Importantly, a current or most recent LSM exceeding 10 kPa was a robust independent predictor of hepatic decompensation (HR 14.5, 95% CI 6.9–30.6, p<0.001), regardless of biochemical response status or previous LSM trajectory. This underscores the critical prognostic supremacy of LSMc over earlier liver stiffness measures and biochemical markers.
Regarding secondary outcomes, patients with elevated LSMc similarly showed increased risk for liver transplantation and liver-related mortality, although detailed statistics were not provided.
Expert Commentary
This large-scale, international study delivers pivotal insights into the prognostic dynamics of PBC, clarifying clinical dilemmas surrounding discordant biomarker changes. The frequent incongruence between biochemical response and LSM responses highlights that they capture distinct facets of disease progression: biochemical markers reflect ongoing cholestasis and inflammatory control, while LSM primarily indexes fibrosis burden and portal hypertension risk.

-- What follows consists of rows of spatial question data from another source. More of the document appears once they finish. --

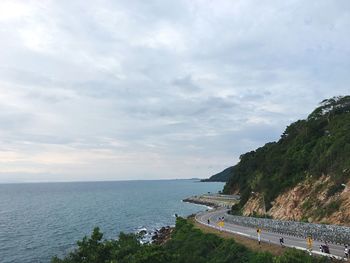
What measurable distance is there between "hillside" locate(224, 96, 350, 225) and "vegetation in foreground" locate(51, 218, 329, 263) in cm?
1399

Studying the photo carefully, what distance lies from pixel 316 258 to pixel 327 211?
19472 millimetres

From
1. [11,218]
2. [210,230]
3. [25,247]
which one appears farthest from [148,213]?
[210,230]

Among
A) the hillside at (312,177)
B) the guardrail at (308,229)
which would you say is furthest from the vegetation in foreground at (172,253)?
the hillside at (312,177)

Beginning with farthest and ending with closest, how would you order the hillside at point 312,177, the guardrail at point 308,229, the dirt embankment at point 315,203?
the hillside at point 312,177, the dirt embankment at point 315,203, the guardrail at point 308,229

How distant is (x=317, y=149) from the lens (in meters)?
65.1

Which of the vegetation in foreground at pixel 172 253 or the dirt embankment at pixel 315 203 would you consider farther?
the dirt embankment at pixel 315 203

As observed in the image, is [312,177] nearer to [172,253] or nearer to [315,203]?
[315,203]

Notably, the dominance of current LSM over historic values or biochemical response signals a potential paradigm shift—longitudinal tracking of liver stiffness might be less critical than once thought when the latest measurement is available. Clinicians might thus prioritize prompt LSM assessment to recalibrate risk rather than rely extensively on past trajectories or biochemical criteria alone.

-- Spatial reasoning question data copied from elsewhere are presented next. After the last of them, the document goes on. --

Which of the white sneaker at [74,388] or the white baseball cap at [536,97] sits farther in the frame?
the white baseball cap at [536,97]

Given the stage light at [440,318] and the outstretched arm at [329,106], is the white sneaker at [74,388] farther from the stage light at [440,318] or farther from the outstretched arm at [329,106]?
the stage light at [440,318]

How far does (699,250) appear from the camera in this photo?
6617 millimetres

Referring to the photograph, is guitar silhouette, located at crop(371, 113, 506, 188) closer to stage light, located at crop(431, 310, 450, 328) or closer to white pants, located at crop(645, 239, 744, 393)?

However, the study’s follow-up duration was relatively short, and the 3.3% event rate suggests a need for caution before universal clinical adoption. Moreover, routine LSM availability and operator-dependent variability in elastography should be considered when interpreting results. The interplay between LSM and biochemical responses could reflect complex pathophysiologic mechanisms including evolving fibrosis, inflammation, and bile duct injury that merit further translational research.
Current guidelines still emphasize biochemical response as a marker to guide therapeutic decisions, but this study supports integrating contemporaneous LSM into holistic prognostication frameworks. Future studies might elucidate if combined stratification using LSM and biochemical markers can optimize timing for second-line agents or LT referral.
Conclusion
In conclusion, this comprehensive investigation establishes the most recent liver stiffness measurement as the strongest predictor of first hepatic decompensation in primary biliary cholangitis, overshadowing prior biochemical response status and LSM trajectories. Given that discordance between biochemical and LSM responses is common, clinicians should consider current LSM results paramount when assessing prognosis and planning management. These findings advocate for wider incorporation of LSM into routine PBC monitoring to improve earlier risk detection and inform clinical decisions.

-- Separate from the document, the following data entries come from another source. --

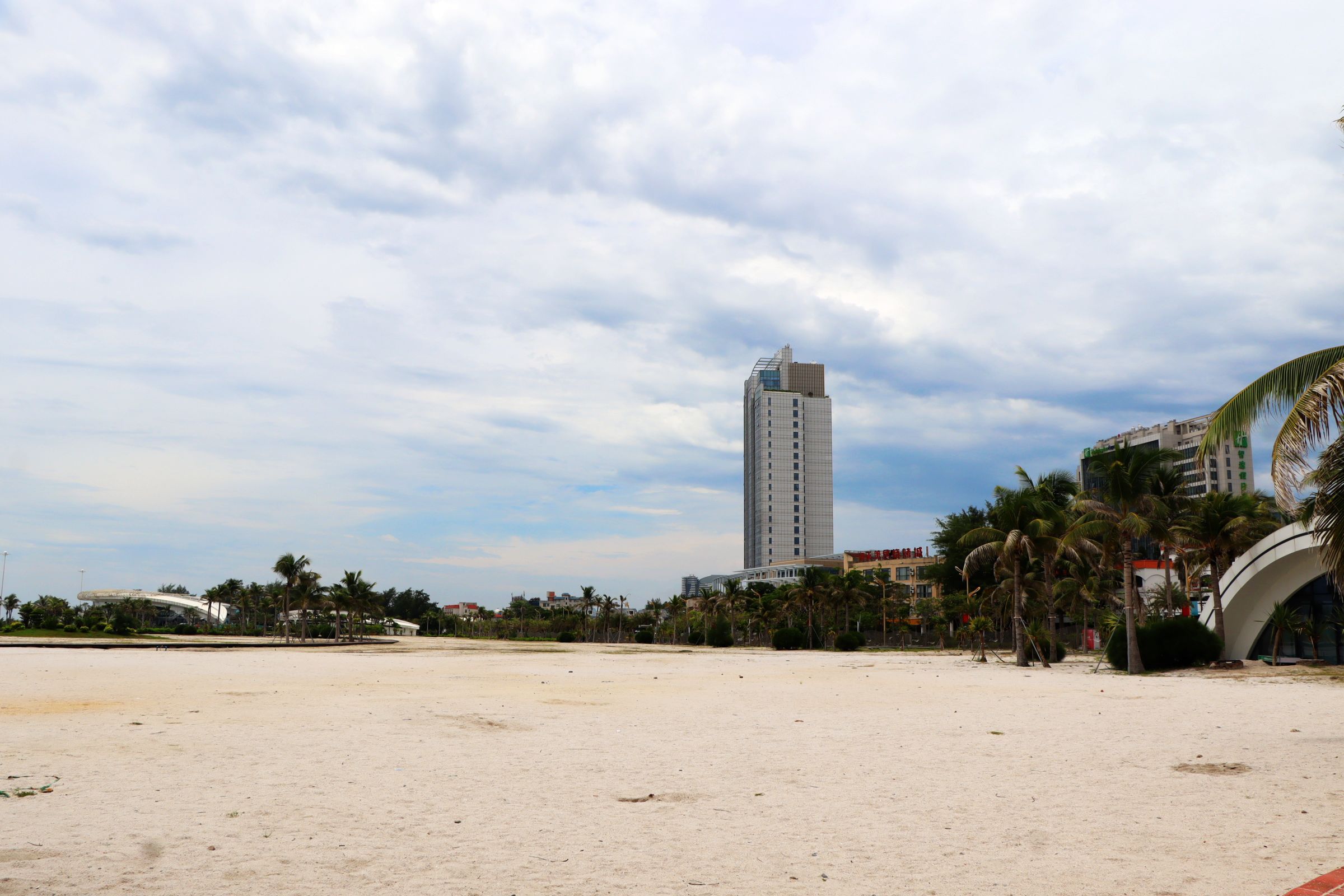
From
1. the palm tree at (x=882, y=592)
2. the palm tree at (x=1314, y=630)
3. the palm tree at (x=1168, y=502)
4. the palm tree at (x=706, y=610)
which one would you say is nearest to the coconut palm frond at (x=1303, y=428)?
the palm tree at (x=1168, y=502)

Funding and ClinicalTrials.gov
The study was conducted by the Global & ERN Rare-Liver PBC Study Groups with multi-institutional funding support, as detailed in the original publication. There is no specific ClinicalTrials.gov registry number listed.
References
1. Wong YJ, Lam L, Soret PA, et al. Prognostic value of liver stiffness measurement vs. biochemical response in primary biliary cholangitis. J Hepatol. 2025 Oct 3:S0168-8278(25)02519-X. doi: 10.1016/j.jhep.2025.09.024.
2. European Association for the Study of the Liver. EASL Clinical Practice Guidelines: The diagnosis and management of patients with primary biliary cholangitis. J Hepatol. 2017;67(1):145–172.
3. Parés A, Caballería L, Rodés J. Update in primary biliary cirrhosis. J Hepatol. 2006;44(4):677-685.